The UK bank rate is now in its sixth year of being held at 0.5 per cent.
Little did the members of the Monetary Policy Committee who set the rate realise it would remain the same for so long. Indeed none of those members are on the committee any longer and six years on, the Bank of England’s role is substantially different too.
But while the bank rate has been static for six years, the same cannot be said of mortgage rates, where fierce competition among lenders has pushed rates down to historic lows.
The weighted average rate of a new mortgage taken out in the last quarter of 2014 was just 3.17 per cent according to the latest Mortgage Lenders and Administrators statistics from the Bank of England.
Six years ago it was almost twice that at 6.07 per cent.
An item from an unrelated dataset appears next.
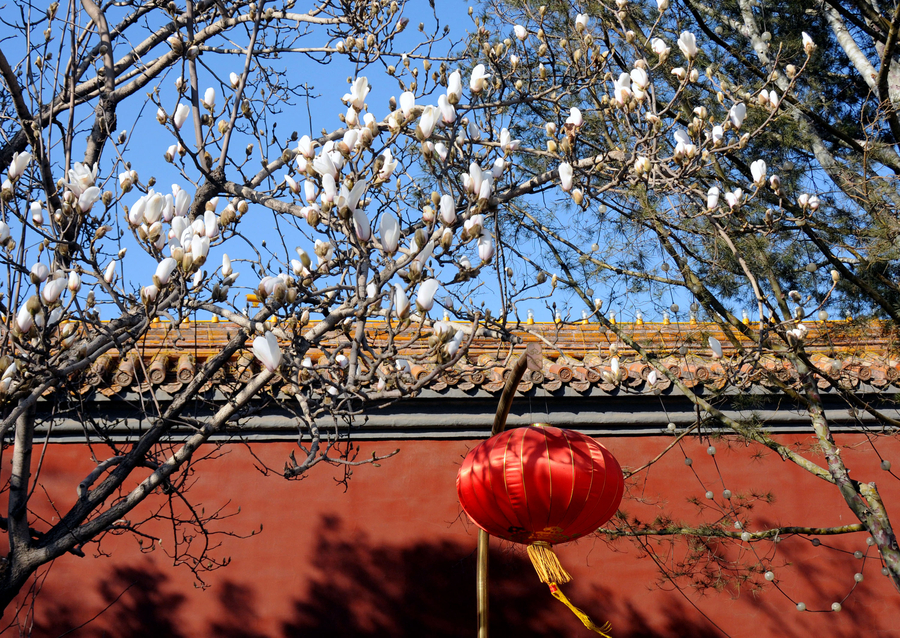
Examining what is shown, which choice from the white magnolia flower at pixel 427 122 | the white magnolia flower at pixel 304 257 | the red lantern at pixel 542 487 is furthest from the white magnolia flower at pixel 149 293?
the red lantern at pixel 542 487

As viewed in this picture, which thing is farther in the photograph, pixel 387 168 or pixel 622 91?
pixel 622 91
The Funding for Lending Scheme takes some responsibility for this, but so too has the continual moving goalposts on expectation of when the next rise in interest rates will be.
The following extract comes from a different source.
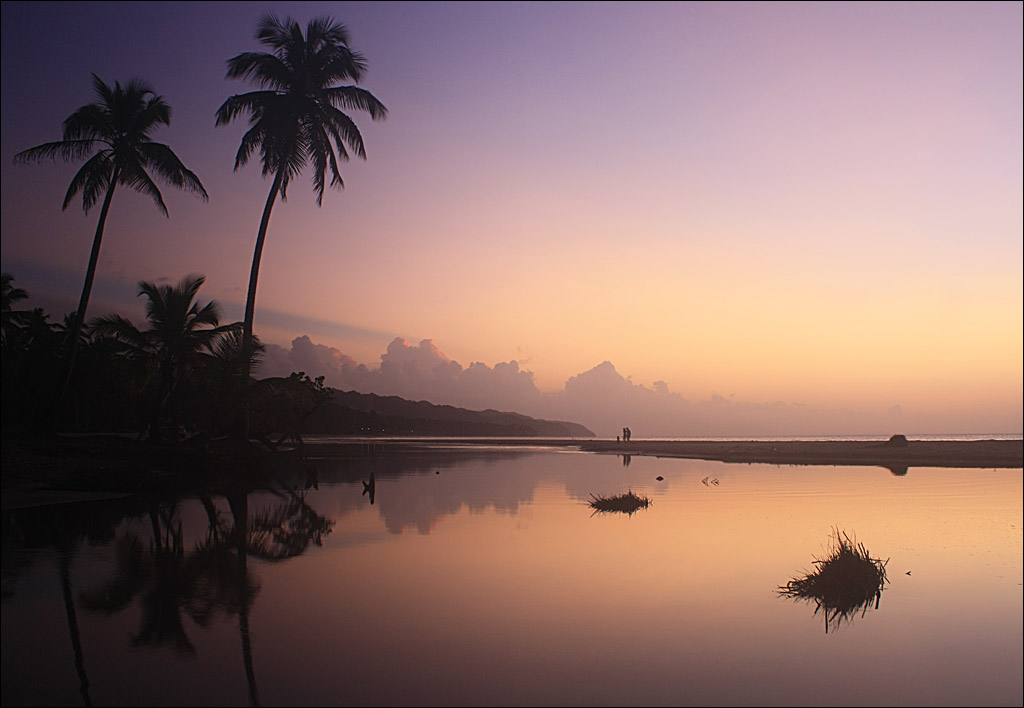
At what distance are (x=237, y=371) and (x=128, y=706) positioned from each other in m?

After the last Inflation Report and suggestion from Bank of England governor Mark Carney that the next move could actually be a fall rather than a rise, the markets are not now expecting a rise until the third quarter of 2016.
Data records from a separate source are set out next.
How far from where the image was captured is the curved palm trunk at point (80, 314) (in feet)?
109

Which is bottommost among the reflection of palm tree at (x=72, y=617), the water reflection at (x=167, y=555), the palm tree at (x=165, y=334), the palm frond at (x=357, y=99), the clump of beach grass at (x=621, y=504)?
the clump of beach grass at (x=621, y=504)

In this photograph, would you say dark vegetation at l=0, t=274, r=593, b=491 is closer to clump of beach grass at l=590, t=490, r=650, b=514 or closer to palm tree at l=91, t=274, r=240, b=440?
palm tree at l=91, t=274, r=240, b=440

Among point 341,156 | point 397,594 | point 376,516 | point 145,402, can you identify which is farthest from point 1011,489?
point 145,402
The other thing affecting quoted mortgage rates, that is less transparent, is the risk profile of lending. Loans with loan-to-value (LTV) ratios over 90 per cent have fallen from more than 15 per cent of loans made at the end of 2007 to less than 5 per cent at the end of 2014.
Furthermore, the percentage of higher-risk loans all round has fallen sharply. The proportion of mortgages over 90 per cent loan-to-value and a loan-to-income (LTI) ratio of 2.75 times joint incomes or 3.5 times a single income has fallen from more than 10 per cent of lending to less than three.
It is not really surprising that there is a bit more appetite for risk now that the economy is improving and in particular that wages are expected to continue to increase in real terms after five years of falls. With a lower risk profile there is more room for lenders to offer lower rates to capture new business and to stimulate the numbers of transactions in the market too.
Low mortgage rates and a bigger appetite for higher-risk lending is great news for people wanting to buy or move house, especially given the extraordinarily low rates for fixed-rate loans too. But the mortgage payment is not the only thing that matters. The overall cost of living also has an important part to play.
Despite some of the lowest mortgage rates on record, falling food and oil prices and some increase in wages, the ability to buy a home at the end of 2014 was still worse than the previous year. The latest Hamptons International Ability to Buy Index reveals that despite falling mortgage rates, food prices and transport costs, ability to buy deteriorated by 2 per cent in 2014.